Jared breezing through changes at Tshwane

While there are the same new logos on his cap, his golf bag and clubs and his clothing as Rory McIlroy had a year ago, Jared Harvey is not suffering from the same sort of problems as the former world number one.

 

The 24-year-old from Durban carded a six-under-par 66 to take an early share of the first round lead of the €1.5-million tournament at The Els Club Copperleaf co-sanctioned by the Sunshine Tour and the European Tour, and didn’t drop a shot on the way to making six birdies.

 

“Everyone seems to dwell a little bit on the Nike thing with Rory,” said Harvey. “I’m very happy with my Nike stuff and I’m very glad to have the opportunity to use it.
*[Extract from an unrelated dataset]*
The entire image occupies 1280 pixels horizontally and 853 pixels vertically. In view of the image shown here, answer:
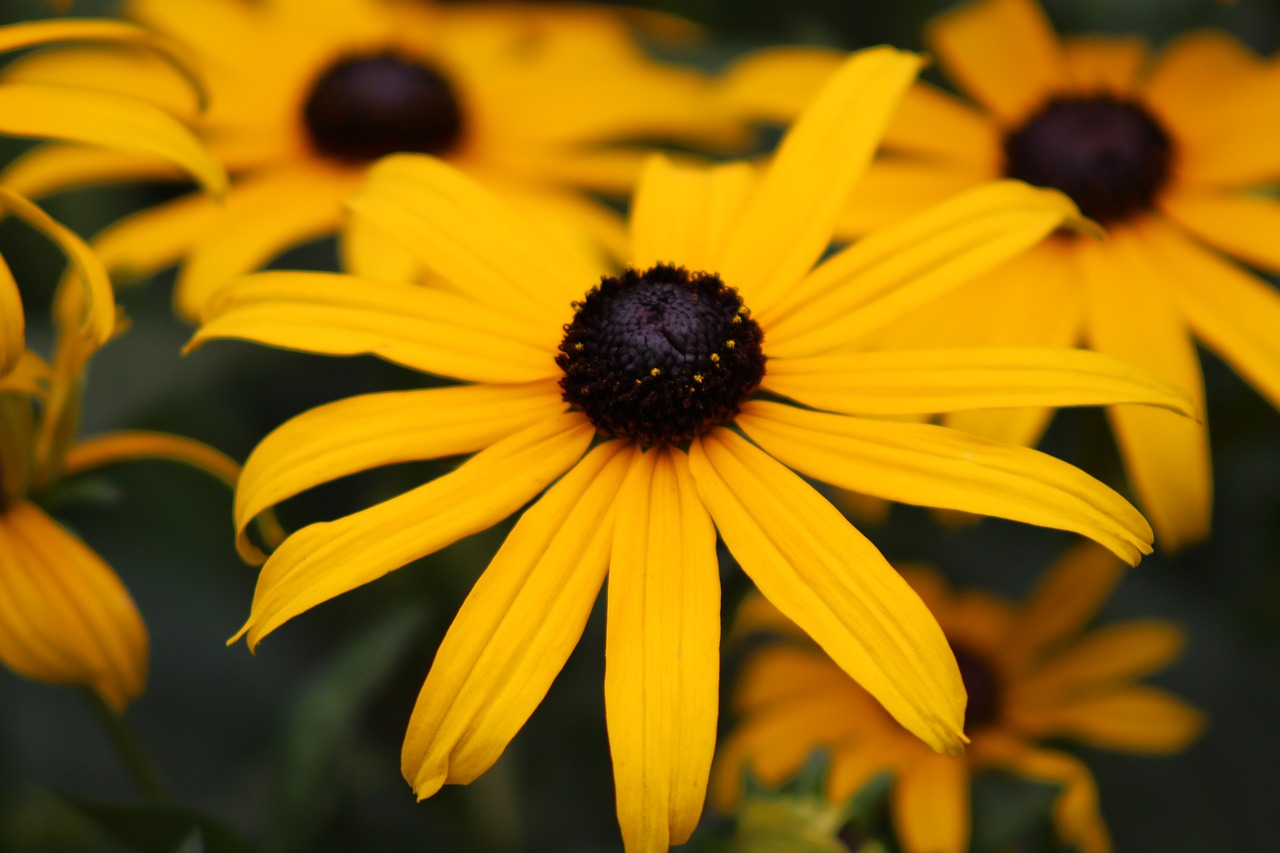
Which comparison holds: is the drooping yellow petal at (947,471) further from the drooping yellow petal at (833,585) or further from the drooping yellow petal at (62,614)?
the drooping yellow petal at (62,614)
Very happy.

 

“I’m very happy with the ball. I think the Nike ball has been a nice transition and I find that I get a couple of extra metres off the tee. I’m a high spin player, so with that little bit less spin I feel it’s taken some of the pressure off when I play wedge shots,” he added.

 

And if his game is improving, golf fans better sit up and take note, because, before the equipment change, things were getting steadily better for the man on his third year on the Sunshine Tour: He finished inside the top 10 twice in his rookie year in 2012, and four times the following year.

 

He came close to victory in the 2013 Sun City Challenge, closing with a five-under-par 67 on the Lost City Course to fall just one shot short of forcing a play-off with eventual winner Adilson Da Silva.

 

If that rate of improvement continues, it should be no surprise to see him lift a trophy this season. “It’s all about finding your feet. My goal for every year is to improve. In my first year I had a decent season and then last year I gave myself a chance to win twice. It’s been baby steps, but in the right direction and I think this could be a good jump for me,” he said.

 

Harvey’s good opening round in the Tshwane Open came on a course that is the longest in European Tour history: At 7,281 metres (7,964 yards), its four par-fives all play over 600 yards, anf the fourth is the longest ever played on the European Tour at 626 metres (685 yards).

 

Of that pesky fourth, he said, “I must have hit a 300-odd drive and I couldn’t have ever thought about getting up in two. I hit driver, three-wood and I was 60 or 70 metres short. I know there are some guys that hit it longer than me, but I can’t see anyone getting it up there. It’s tough and long!”

 

Not that it bothered him too much. “It seemed like the front nine played to its full length,” he said. “On the back nine they moved the tee up on 10 and on the two par threes, so I found the back nine just a little easier. Maybe easier is not the word to use on this course, but lengthwise I managed to take advantage.

 

“I guess the length suits me. It definitely suits the longer hitter, especially with a bit of rain and soft fairways. You need to hit it a reasonable length off the tee to have a decent iron shot to the green, where you can stop it and get things going. I’m not complaining that there is a bit of length that works to my advantage.”

 

This kind of advantage would be handy for career advancement in 2014. He finished 78th in the 2012 Order of Merit, 42nd last year and currently lies handily placed at 29th. A good finish in the Tshwane Open would give him a huge boost.